* [EXERCISE BRIEF]: Your answer must be an exact copy of the listing that follows, with all pictures omitted.

* [PROVIDED DATA]:
- Opening Delimiter -
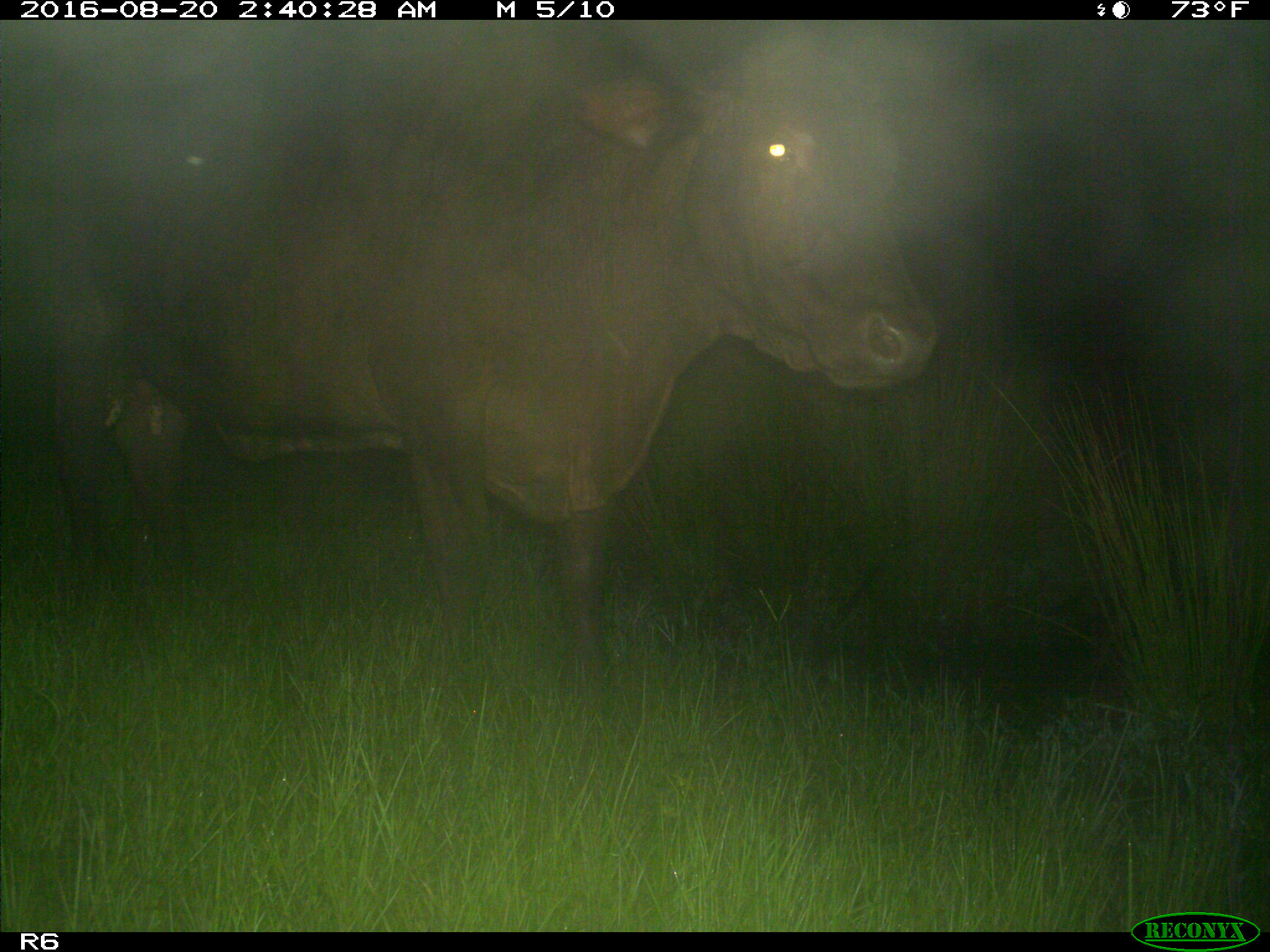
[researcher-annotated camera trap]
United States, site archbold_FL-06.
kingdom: Animalia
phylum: Chordata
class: Mammalia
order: Artiodactyla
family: Bovidae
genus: Bos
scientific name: Bos taurus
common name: domestic cow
- Closing Delimiter -
* [WRITTEN ANSWER]:
[researcher-annotated camera trap]
United States, site archbold_FL-06.
kingdom: Animalia
phylum: Chordata
class: Mammalia
order: Artiodactyla
family: Bovidae
genus: Bos
scientific name: Bos taurus
common name: domestic cow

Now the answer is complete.